Some of the lines below need repeating. Reproduce exactly those between the lines holding "CCS Proposal Ideas" and "</code></pre></div></div>", inclusive.

:: Given data ::

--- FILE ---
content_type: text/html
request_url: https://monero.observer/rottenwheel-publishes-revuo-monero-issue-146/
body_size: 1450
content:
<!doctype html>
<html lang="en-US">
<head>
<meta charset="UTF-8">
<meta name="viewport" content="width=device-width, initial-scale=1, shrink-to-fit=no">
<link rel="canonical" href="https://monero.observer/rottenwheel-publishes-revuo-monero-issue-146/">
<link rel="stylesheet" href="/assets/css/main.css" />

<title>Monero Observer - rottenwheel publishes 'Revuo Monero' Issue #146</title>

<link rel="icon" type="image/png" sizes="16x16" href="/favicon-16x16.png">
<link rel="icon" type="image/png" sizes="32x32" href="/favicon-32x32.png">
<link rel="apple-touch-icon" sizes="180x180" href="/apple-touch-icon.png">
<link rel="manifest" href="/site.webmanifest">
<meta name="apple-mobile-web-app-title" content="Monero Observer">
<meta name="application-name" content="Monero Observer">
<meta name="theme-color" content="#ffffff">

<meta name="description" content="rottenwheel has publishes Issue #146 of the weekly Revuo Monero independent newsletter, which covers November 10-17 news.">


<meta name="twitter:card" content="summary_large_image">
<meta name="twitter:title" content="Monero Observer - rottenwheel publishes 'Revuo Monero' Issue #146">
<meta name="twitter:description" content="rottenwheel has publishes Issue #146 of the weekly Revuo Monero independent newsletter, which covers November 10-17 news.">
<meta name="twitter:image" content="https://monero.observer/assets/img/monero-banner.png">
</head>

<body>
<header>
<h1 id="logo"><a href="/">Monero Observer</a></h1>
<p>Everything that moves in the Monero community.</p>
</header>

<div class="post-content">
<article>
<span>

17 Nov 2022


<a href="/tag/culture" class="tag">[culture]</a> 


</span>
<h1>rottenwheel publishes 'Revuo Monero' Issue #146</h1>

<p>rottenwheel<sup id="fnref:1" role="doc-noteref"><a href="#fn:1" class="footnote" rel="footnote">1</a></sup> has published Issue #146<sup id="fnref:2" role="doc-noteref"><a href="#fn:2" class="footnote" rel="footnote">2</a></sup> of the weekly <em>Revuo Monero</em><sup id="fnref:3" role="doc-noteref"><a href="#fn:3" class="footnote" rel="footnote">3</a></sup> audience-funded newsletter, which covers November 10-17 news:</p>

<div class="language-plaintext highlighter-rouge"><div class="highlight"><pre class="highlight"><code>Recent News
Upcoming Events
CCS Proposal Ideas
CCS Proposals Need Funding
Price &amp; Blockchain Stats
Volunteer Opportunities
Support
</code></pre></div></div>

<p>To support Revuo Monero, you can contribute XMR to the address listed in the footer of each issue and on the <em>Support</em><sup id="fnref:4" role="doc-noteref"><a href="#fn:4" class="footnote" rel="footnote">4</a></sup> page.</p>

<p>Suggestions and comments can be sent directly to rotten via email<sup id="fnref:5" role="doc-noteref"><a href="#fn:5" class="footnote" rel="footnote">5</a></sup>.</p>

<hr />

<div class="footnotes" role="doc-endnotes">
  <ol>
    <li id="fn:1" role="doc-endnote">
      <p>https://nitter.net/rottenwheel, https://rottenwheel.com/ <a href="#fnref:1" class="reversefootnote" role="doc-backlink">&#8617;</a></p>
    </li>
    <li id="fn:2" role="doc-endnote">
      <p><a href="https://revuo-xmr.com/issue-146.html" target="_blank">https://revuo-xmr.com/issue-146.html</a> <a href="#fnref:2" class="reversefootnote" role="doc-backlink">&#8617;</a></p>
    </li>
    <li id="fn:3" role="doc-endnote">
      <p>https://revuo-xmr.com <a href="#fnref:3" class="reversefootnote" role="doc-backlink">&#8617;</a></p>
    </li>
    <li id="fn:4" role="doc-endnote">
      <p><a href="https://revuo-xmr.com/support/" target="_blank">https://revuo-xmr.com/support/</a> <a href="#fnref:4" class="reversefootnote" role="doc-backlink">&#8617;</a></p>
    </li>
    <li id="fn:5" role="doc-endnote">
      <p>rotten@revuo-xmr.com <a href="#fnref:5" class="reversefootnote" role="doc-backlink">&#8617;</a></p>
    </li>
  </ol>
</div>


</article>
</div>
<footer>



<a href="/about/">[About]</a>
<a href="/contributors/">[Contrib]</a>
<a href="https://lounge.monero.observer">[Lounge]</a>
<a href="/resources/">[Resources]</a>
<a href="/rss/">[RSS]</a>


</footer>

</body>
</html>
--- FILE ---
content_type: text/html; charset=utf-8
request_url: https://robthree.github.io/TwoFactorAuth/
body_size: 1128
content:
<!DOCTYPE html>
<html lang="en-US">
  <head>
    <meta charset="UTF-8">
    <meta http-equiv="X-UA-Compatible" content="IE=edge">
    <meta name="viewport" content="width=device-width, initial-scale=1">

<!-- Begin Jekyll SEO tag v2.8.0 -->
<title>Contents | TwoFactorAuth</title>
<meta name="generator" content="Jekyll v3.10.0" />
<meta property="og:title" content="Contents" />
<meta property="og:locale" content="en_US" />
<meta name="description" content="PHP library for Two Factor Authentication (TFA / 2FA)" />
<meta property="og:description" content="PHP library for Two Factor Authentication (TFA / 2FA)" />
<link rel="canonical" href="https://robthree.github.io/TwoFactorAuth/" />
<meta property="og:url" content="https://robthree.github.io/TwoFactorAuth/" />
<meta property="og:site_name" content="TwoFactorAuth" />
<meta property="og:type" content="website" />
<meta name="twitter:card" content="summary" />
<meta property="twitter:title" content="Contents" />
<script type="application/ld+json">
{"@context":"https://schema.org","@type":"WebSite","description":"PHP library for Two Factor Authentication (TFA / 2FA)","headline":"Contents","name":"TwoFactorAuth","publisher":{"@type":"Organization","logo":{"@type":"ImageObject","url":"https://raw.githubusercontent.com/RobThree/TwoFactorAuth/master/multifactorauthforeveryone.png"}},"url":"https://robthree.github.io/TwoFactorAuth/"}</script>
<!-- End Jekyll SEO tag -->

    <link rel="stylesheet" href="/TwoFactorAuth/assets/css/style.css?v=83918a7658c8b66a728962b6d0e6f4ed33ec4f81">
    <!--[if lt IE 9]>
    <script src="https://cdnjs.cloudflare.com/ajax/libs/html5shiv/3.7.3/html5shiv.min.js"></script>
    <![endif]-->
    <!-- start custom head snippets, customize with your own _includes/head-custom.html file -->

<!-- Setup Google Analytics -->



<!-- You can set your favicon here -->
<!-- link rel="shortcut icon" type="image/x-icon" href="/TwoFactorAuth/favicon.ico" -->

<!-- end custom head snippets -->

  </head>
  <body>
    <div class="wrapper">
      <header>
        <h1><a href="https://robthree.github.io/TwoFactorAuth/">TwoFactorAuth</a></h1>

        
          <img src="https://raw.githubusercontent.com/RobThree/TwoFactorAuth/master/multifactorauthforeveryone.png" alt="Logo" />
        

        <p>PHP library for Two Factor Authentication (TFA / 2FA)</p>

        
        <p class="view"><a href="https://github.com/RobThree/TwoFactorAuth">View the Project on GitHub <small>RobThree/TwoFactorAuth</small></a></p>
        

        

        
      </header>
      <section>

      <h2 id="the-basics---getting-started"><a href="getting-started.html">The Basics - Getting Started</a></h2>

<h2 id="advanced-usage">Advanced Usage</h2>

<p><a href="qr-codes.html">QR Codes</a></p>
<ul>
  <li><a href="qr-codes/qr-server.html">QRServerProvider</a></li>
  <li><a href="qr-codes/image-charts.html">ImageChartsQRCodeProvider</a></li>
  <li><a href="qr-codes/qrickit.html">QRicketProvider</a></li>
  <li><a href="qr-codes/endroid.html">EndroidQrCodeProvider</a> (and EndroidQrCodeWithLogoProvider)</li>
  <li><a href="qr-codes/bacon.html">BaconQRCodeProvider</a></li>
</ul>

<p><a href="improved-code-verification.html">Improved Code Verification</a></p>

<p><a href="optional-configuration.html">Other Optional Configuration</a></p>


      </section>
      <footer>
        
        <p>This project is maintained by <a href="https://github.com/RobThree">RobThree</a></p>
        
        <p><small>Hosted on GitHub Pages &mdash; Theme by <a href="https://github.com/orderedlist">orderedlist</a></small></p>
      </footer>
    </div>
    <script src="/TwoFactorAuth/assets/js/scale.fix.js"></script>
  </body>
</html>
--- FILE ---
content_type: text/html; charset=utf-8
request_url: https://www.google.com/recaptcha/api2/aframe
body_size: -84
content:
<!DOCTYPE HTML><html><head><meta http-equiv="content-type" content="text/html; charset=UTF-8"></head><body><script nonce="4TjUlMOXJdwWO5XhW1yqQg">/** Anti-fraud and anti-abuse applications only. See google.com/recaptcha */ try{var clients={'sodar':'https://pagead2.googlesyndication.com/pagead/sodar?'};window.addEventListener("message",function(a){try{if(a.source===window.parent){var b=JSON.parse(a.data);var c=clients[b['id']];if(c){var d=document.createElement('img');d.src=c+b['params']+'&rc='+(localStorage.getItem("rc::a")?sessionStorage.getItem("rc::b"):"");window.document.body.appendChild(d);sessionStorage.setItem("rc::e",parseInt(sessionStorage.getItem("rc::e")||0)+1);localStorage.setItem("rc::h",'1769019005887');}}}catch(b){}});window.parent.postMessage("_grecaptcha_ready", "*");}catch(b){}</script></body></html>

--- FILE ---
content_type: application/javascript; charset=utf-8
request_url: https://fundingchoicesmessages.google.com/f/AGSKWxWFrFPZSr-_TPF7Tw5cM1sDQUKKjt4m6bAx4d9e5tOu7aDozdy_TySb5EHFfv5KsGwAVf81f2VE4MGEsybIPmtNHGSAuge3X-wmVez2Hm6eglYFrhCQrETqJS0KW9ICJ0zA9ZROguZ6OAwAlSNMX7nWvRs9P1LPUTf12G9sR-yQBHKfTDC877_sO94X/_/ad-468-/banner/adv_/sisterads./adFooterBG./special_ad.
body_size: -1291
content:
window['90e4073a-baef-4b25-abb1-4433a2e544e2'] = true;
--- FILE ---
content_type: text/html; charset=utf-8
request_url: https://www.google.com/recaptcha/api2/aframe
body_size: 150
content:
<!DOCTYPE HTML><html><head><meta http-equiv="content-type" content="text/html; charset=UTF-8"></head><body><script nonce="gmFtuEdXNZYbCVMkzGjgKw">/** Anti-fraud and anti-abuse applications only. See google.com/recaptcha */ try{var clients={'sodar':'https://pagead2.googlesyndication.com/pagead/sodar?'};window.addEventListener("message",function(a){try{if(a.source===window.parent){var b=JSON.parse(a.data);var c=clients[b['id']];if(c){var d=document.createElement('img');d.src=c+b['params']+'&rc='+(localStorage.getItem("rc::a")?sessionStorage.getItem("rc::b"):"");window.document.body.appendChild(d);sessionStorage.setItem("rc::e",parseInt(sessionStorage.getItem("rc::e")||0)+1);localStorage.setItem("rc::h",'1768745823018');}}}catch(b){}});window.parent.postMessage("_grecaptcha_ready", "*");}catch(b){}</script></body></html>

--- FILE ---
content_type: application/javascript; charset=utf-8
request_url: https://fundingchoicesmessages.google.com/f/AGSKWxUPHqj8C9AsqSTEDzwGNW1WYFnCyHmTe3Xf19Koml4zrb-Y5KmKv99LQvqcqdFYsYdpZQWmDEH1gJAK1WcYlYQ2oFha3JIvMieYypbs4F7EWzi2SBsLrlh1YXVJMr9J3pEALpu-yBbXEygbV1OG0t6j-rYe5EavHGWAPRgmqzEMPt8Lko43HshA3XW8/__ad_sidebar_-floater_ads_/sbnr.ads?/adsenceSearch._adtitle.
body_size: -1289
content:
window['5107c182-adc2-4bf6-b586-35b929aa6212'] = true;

:::

### Finished exercise
CCS Proposal Ideas
CCS Proposals Need Funding
Price &amp; Blockchain Stats
Volunteer Opportunities
Support
</code></pre></div></div>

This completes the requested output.